Da conquista do mundo a um futuro incerto

O ano 2015 está a ser um ano marcante para o Grupo Volkswagen.

Depois de no primeiro semestre se ter tornado a maior construtora automóvel mundial, batendo em vendas a Toyota, a empresa alemã enfrenta agora uma das maiores crises de sempre. Tal situação aprofunda uma instabilidade no grupo que já se fazia sentir desde abril. Nesse mês, depois de retirar publicamente a confiança a Winterkorn, à época CEO do grupo Volkswagen, Ferdinand Piëch, uma das principais figuras da família Porsche, accionista maioritária da Volkswagen AG, retirou-se de todos os cargos no grupo numa disputa com o CEO e com a outra ala da sua família liderada por Wolfgang Porsche. Mas o pior momento do ano ainda estava para vir.

A Volkswagen, um dos maiores produtores de carros mundiais, empregadora de cerca de 600 mil trabalhadores directos, detentor de 12 marcas entre automóveis, camiões, autocarros e motos, de 119 fábricas em todo o mundo e de uma imagem de confiança aparentemente inabalável, mentiu. Num evento em Nova Iorque, Michael Horn, presidente do grupo nos EUA, admitia que a empresa havia enganado os seus clientes por falsear as emissões de gases poluentes dos veículos. A fraude deve-se a um software instalado no veículo que, durante os testes em laboratório, transmite uma leitura de emissões de gases poluentes falsa. Em movimento as emissões desses carros aumentam de 10 a 40 vezes e podem ultrapassar em 40% os limites legais.

Efeitos económicos e políticos da fraude

Nos dias seguintes o grupo perdia 30% do seu valor em bolsa, cerca de 25 mil milhões de euros, e arrisca-se agora a pagar indemnizações e multas aos Estados e clientes pela produção de 11 milhões de carros com o software fraudulento. Só nos EUA, onde as vendas de carros a gasóleo estão actualmente suspensas e onde existem mais de 400 mil carros nesta situação, a multa pode ascender aos 16 mil milhões de euros. As agências de rating Standard&Poors, Fitch e Moody’s, já reduziram as perspectivas sobre o grupo alemão. Pela dimensão da empresa, responsável por um a cada oito carros produzidos no mundo inteiro, este acontecimento teve repercusões fortes no sector automóvel internacional e houve mesmo quem falasse de um mini-crash nas bolsas. Actualmente, a imprensa fala já numa crise com maior impacto para a economia alemã que a situação da Grécia.
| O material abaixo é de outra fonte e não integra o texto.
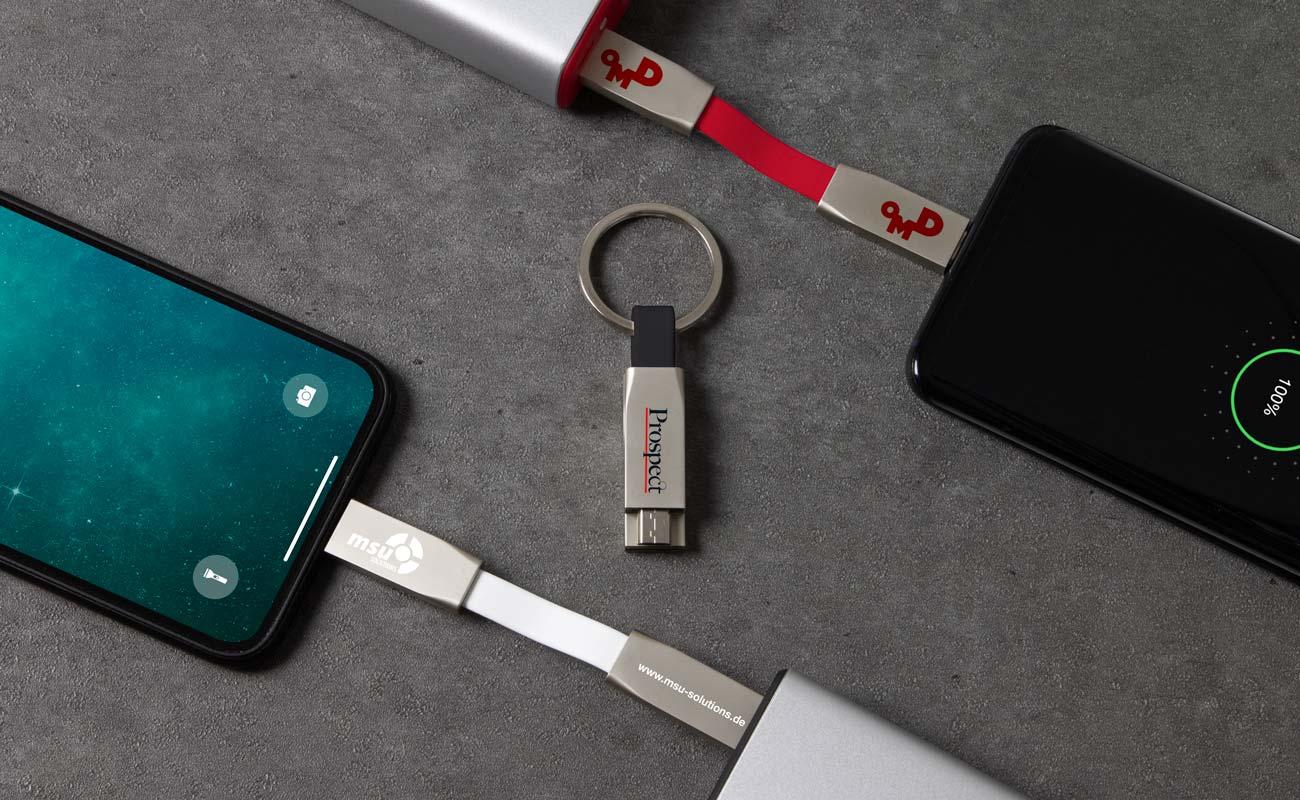 Connex - Bedrukte USB Kabels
Contudo, as consequências desta fraude não se fizeram sentir apenas na economia. Martin Winterkorn renunciou ao cargo de CEO do grupo, sendo substituído pelo anterior executivo da Porsche, Matthias Müller. O Estado da Baixa Saxónia, um dos principais accionistas do Grupo Volkswagen, exigiu a apuração de responsabilidades na administração e a própria Merkel estabeleceu um prazo para que a Volkswagen elabore uma agenda para resolver esta crise. As razões de todo este impacto prendem-se com a importância desta empresa, que representa metade do sector automóvel alemão responsável por 3% do PIB do país e empregador de um em cada sete trabalhadores. Numa fase em que a crise económica mundial não tem um fim à vista, com a economia chinesa a demonstrar graves problemas e a situação europeia sem dar sinais de recuperação, uma crise num gigante mundial da indústria automóvel no coração do imperialismo europeu, não é uma boa notícia para o poder.
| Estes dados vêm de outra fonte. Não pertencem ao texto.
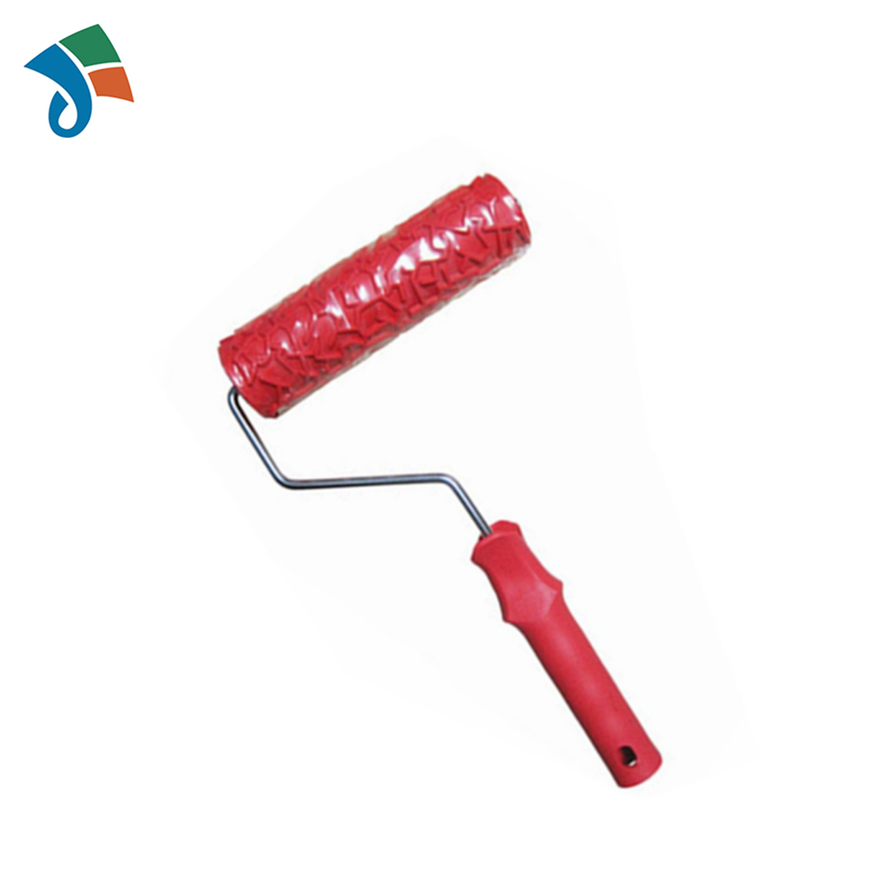 Source Rubber Textured Patterned Paint Roller On M Alibaba Com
Outras marcas do grupo, como a Audi ou a Seat, admitiram entretanto produzir carros com o software ilegal, assim como marcas de outros grupos, como a Mercedes e a BMW. Tanto na Suíça como na Bélgica foram também suspensas as vendas de carros a gasóleo. As consequências desta crise ainda estão longe de mostrar a sua dimensão, no entanto os resultados de setembro de vendas da Volkswagen nos EUA já indicam a tendência, com uma redução de 0,6%.

Os trabalhadores precisam de se preparar e de arrancar garantias da empresa e dos governos. Garantias quanto à manutenção dos postos de trabalho, salários e direitos, mas também dos investimentos anunciados. Em Espanha o CEO do grupo já reuniu com o governo, e comprometeu-se a manter os investimentos previstos. Por aqui, o governo português, que participa com 36 milhões no investimento anunciado para a Autoeuropa, tem de garantir o mesmo com o grupo alemão.